### SUPPLIED TEXT
· · · · ·
HHS Defends Its Advice About Condoms, Abortion
(CNSNews.com) - The Department of Health and Human Services is standing behind information being disseminated on condom use and a possible link between abortion and breast cancer despite criticism by congressional Democrats.
Last week, 14 Democrats in the House of Representatives, led by California Rep. Henry Waxman, sent a letter to HHS Secretary Tommy G. Thompson expressing concern about two fact sheets that have been revised since President Bush took office.
The Centers for Disease Control and Prevention (CDC) is distributing new guidelines for condom use, while the National Cancer Institute (NCI) recently released a fact sheet that addresses the possible link between abortion and breast cancer. HHS oversees both agencies.
The Democrats complained that the changes were part of an "Orwellian trend" orchestrated by the Bush administration.
"Simply put, information that used to be based on science is being systematically removed from the public when it conflicts with the administration's political agenda," the letter stated.
Officials at CDC and NCI stood behind the revisions, while HHS spokesman Campbell Gardett dismissed the Democrats' suggestion that politics trumped science when it came to condom use.
"It was a scientific thing," Gardett said. "Congress asked us to look at what we knew about condom effectiveness. The National Institutes of Health came up with a report, and this was an opportunity to make that information accessible through the fact sheet."
In the letter to Thompson, Waxman claims the new fact sheet was "carefully edited to deny the public important information about the role condoms play in reducing sexually transmitted diseases and pregnancies."
The original fact sheet, created by the Clinton administration, stressed the importance of condoms to prevent HIV, but claimed that improper use was as much to blame as condom failure. The Democrats were particularly irked that the new guidelines did not contain tips for using condoms correctly.
The CDC updated its fact sheet on "Male Latex Condoms and Sexually Transmitted Diseases" on Dec. 2. Spokeswoman Karen Hunter said she was unsure about when the information was last revised, but stressed that fact sheets often change when new scientific research becomes available.
In this particular case, she said the National Institutes of Health convened a workshop in June 2000 to discuss new evidence about condoms. The fact sheet was based on that information and expanded beyond HIV to include some of the other findings.
"The fact sheet uses scientific research from the National Institutes of Health that finds that although there is a lot of scientific evidence to show that condom use can prevent HIV, there isn't that level of evidence for a lot of other sexually transmitted diseases," Hunter said. "We're just trying to present a balanced approach with the scientific evidence that's available."
· · · · ·
### EXTRACTED RECORDS
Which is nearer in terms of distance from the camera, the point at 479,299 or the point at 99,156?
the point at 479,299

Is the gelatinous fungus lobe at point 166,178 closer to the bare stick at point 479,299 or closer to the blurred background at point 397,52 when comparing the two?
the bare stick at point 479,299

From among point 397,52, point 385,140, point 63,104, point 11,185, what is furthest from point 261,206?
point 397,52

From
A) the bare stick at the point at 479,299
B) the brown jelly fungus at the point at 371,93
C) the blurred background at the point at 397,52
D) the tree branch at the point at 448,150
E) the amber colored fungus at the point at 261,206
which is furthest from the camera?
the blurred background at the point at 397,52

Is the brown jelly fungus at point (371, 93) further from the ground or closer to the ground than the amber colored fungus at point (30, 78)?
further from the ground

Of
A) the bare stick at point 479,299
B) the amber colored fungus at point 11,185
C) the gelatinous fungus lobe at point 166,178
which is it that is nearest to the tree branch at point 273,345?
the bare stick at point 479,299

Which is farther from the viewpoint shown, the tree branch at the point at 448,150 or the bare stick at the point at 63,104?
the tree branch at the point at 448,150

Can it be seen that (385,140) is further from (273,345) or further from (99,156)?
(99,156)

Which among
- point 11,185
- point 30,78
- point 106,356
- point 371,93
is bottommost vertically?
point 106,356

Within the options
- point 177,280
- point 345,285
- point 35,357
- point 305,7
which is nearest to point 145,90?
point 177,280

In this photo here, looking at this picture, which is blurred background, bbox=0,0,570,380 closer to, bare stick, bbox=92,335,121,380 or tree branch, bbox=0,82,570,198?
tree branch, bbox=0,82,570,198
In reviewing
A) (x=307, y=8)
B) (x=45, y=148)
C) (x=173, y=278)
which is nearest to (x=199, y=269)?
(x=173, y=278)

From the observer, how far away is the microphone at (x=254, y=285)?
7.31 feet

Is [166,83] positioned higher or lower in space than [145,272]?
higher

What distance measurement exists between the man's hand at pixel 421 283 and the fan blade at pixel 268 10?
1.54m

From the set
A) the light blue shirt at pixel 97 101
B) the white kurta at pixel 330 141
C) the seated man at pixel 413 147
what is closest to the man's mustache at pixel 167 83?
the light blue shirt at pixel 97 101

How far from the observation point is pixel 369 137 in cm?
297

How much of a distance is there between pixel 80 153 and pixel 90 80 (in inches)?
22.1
· · · · ·
### REQUIRED WORK
In the HHS condom and abortion article, who led the 14 House Democrats who wrote to Secretary Thompson? The entries are not needed for this exercise.

### RESPONSE FOR THIS EXERCISE
California Rep. Henry Waxman led them.